▶ [Exercise]:
Answer these from the film article:
1. In what year was the film released?
2. What work does Chan Yiu-hing do with his friends at the start of the plot?
3. Which reviewer gave the film a mixed review?

▶ [Extracted text]:
━━━━━━
The Tragic Fantasy - Tiger of Wanchai is a 1994 Hong Kong action crime thriller film directed by Stephen Lo and Joe Chu and starring Simon Yam, Lau Ching-wan, Wan Yeung-ming and Roy Cheung. The film is based on the life of Sun Yee On triad member Andely Chan (portrayed in the film by Yam), nicknamed the "Tiger of Wan Chai", who was murdered in Macau in November 1993.

Plot
Chan Yiu-hing (Simon Yam) possess adept driving skills and works as a car jockey alongside his friends Hung (Wan Yeung-ming), Chung (Roy Cheung) and Dee (Lau Ching-wan). Because Dee was a compulsive gambler, he owed a large amount of gambling debt to Lam Kwok-yeung (Ben Lam), a triad leader of the Wan Chai district and was badly beaten by Lam. In order to pay for Dee's debt, Hing and his friends steal Lam's car and has thus forged a rivalry. On the other hand, Hing becomes obsessed with a girl named Miu (Mariane Chan), whom he had only met once. When the two meet again, they become a couple, while Hung also becomes a couple with Miu's friend Fanny (Charine Chan). Hing feels that his strength is weak and becomes involved in the debt collection field, where his influence becomes stronger. However, glory does not last long as many triad leaders were unhappy with Hing expanding his business and lures Hing into the drug business, which Hing refuses. When Hing goes to Macau to participate an auto race, the footsteps of assassins approach step by step closer.

Cast
Simon Yam as Chan Yiu-hing
Lau Ching-wan as Dee
Wan Yeung-ming as Hung
Roy Cheung as Chung
Charine Chan as Fanny
Mariane Chan as Miu
Yvonne Yung as Kitty
Chik King-man as Mandy
Ben Lam as Lam Kwok-yeung
William Ho as Uncle Bill
Lo Lieh as Uncle Kui
Ku Feng as Uncle Kau
Victor Hon as Sing
Johnny Tang as Race car driver in opening
Jack Wong as Uncle Bill's thug who forces Kitty to drink
Jameson Lam as Lam Kwok-yeung's thug
Johnny Cheung as Lam Kwok-yeung's thug
Fong Yue as Fanny's mother
Wong Yung as Noisy karaoke bar patron
Kwan Yung as Uncle Bill's thug
Hoh Wah
Ho Chi-moon
Lam Kwok-kit
John Cheung
Leo Tsang
Yu Ming-hin
Woo Pin-yue
Law Wai-kai
Christoper Chan as Thug
Tony Tam as Thug
So Wai-nam as Thug
Chu Tat-kwong as Thug
Cheung Siu as Party guest
Benny Lai as Man in shootout
Wu Zhan-peng as Man in shootout
Jacky Cheung Chun-hung as Thug	 
Lui Siu-ming

Reception

Critical
Love HK Film gave the film a mixed review praising Simon Yam's performance and the story as "sporadically entertaining, but also overdirected to the point of distraction."
━━━━━━
▶ [Dataset excerpts]:
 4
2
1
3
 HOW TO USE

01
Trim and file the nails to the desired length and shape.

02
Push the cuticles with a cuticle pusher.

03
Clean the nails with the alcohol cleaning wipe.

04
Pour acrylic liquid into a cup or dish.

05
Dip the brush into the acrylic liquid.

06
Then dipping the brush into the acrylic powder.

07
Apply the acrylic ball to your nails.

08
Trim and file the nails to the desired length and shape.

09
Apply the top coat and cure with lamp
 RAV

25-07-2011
━━━━━━
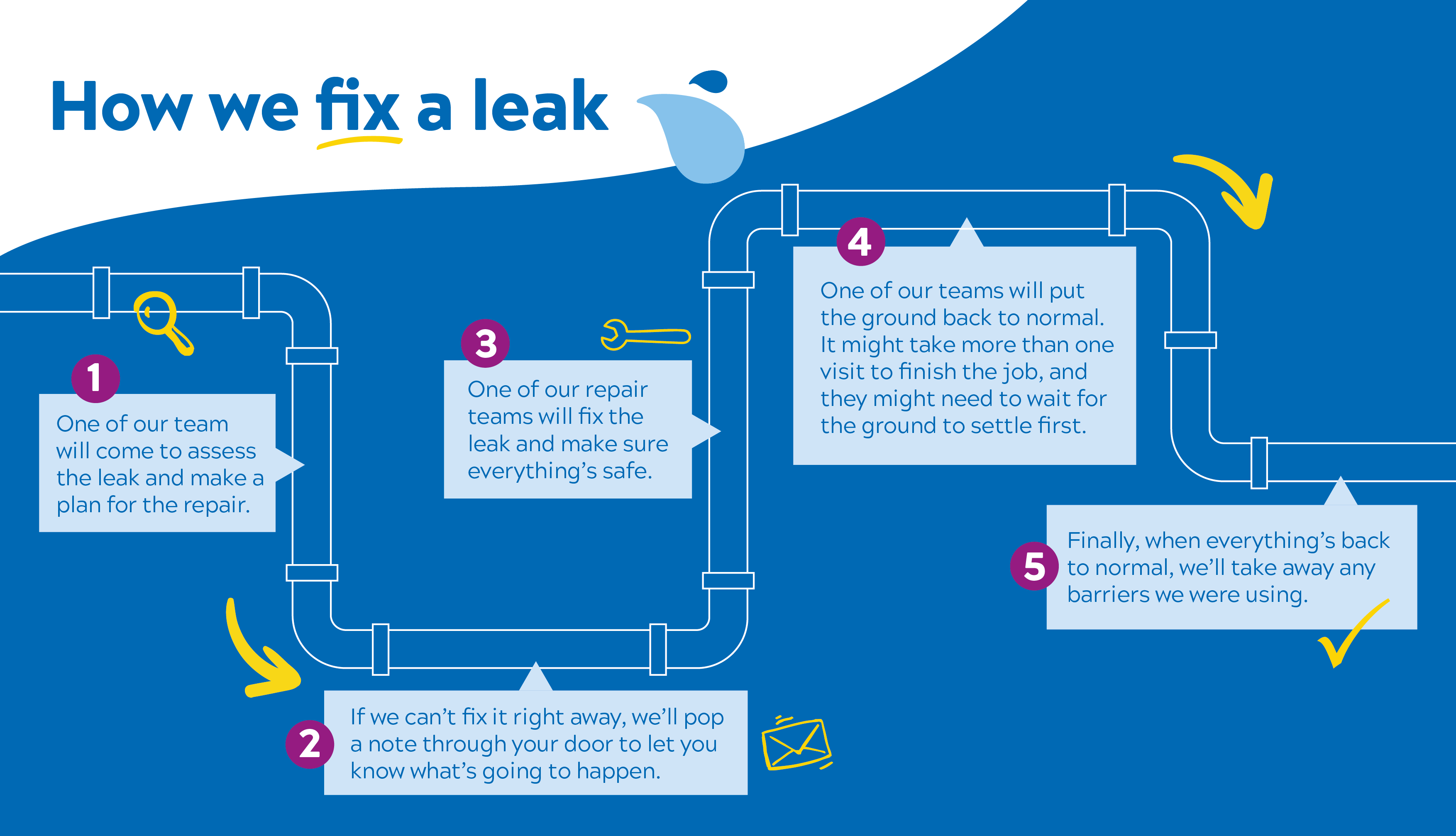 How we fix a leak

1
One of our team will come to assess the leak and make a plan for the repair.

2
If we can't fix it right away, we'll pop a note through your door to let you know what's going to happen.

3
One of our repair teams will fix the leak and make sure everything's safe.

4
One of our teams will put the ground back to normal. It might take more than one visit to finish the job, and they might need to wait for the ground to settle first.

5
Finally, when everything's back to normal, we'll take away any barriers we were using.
━━━━━━
▶ [Answer space]:
1. 1994
2. He works as a car jockey.
3. Love HK Film